FlowerAura is an online flower store
that delivers deliver the best quality
fresh cut flowers in more than 220
cities across India using strong
affiliate network and channel stores.
Workload
AWS S3,Redshift, DynamoDb,
Quicksight, Sagemaker, AWS
Glue/Kinesis
Industry
E-Commerce
Challenge
Solution
Business Impact
Case Studies | AWS | Britannia
● Manual processes for ETL and consolidating data- took 3-4 days and scale was a big
bottleneck.
● Fulfillment for 18000+ stores all across India by analyzing the purchase behavior of
customers to help Britannia identify the demand-supply pattern and keep up to date
with the SKU's
● Provisioned infrastructure on AWS - VPC, ETL instances, RedShift, Processing Server
and Server which will host Tableau.
● Established Site to Site VPN
● Initiated one time dump of the data from On Premise SQL server to S3
● Authored ETL jobs for loading from multiple data sources from On-premise to AWS S3
and help Emisha team connect Tableau Server to the Redshift
● Deployed and served ML model
Workload
S3, Redshift, VPC, EC2, Sagemaker
Industry
FMCG
Britannia Industries Limited is
one of the oldest existing Indian
food-products corporations.
Existing manual process of consolidating data for analytics and predictions on customer's
buying patterns took 3-4 days, now replaced by a real time dashboard, thus making tracking
and management easy.
Generative Designs: Data meets AI, meets creativity
For world’s 5th largest watchmaker, Searce created a Deep Learning model that is capable of
generating watch designs based on input parameters
These parameters included
● Band Color
● Dial Color
● Gender
● Dial Size
● Band Material
Q&A
Please type your questions on the chat window
Thank YouThank You

More Related Content

What's hot

Using Big Data to Driving Big Engagement
Using Big Data to Driving Big EngagementUsing Big Data to Driving Big Engagement
Using Big Data to Driving Big Engagement
Amazon Web Services
 
Spark Streaming with Azure Databricks
Spark Streaming with Azure DatabricksSpark Streaming with Azure Databricks
Spark Streaming with Azure Databricks
Dustin Vannoy
 
AWS Big Data Platform
AWS Big Data PlatformAWS Big Data Platform
AWS Big Data Platform
Amazon Web Services
 
Develop scalable analytical solutions with Azure Data Factory & Azure SQL Dat...

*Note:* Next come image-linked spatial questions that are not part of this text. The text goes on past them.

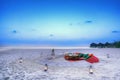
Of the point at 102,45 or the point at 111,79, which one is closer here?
the point at 111,79

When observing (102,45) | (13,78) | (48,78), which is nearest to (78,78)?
(48,78)

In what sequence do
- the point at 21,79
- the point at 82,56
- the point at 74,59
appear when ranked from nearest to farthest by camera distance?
the point at 21,79
the point at 74,59
the point at 82,56

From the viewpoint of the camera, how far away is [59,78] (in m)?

Develop scalable analytical solutions with Azure Data Factory & Azure SQL Dat...Develop scalable analytical solutions with Azure Data Factory & Azure SQL Dat...
Develop scalable analytical solutions with Azure Data Factory & Azure SQL Dat...
Microsoft Tech Community
 
Building Custom Big Data Integrations
Building Custom Big Data IntegrationsBuilding Custom Big Data Integrations
Building Custom Big Data Integrations
Pat Patterson
 
How Workato creates robust data pipelines and automations for you?

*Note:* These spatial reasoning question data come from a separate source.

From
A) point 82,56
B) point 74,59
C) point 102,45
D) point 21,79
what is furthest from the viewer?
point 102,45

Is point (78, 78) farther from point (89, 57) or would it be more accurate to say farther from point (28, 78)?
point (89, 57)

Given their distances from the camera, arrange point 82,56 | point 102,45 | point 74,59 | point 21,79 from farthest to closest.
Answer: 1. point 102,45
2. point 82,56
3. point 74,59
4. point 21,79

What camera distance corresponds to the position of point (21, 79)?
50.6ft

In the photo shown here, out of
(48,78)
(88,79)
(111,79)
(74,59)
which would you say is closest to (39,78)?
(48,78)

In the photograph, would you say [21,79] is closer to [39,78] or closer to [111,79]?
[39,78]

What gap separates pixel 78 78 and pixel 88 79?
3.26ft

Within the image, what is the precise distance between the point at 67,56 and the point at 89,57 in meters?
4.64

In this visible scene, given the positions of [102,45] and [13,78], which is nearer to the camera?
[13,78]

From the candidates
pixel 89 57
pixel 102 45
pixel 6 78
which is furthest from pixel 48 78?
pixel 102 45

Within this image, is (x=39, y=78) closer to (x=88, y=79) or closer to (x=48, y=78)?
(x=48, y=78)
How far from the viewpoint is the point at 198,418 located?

How Workato creates robust data pipelines and automations for you?How Workato creates robust data pipelines and automations for you?
How Workato creates robust data pipelines and automations for you?
Jeraldine Phneah
 
Azure Days 2019: Grösser und Komplexer ist nicht immer besser (Meinrad Weiss)
Azure Days 2019: Grösser und Komplexer ist nicht immer besser (Meinrad Weiss)Azure Days 2019: Grösser und Komplexer ist nicht immer besser (Meinrad Weiss)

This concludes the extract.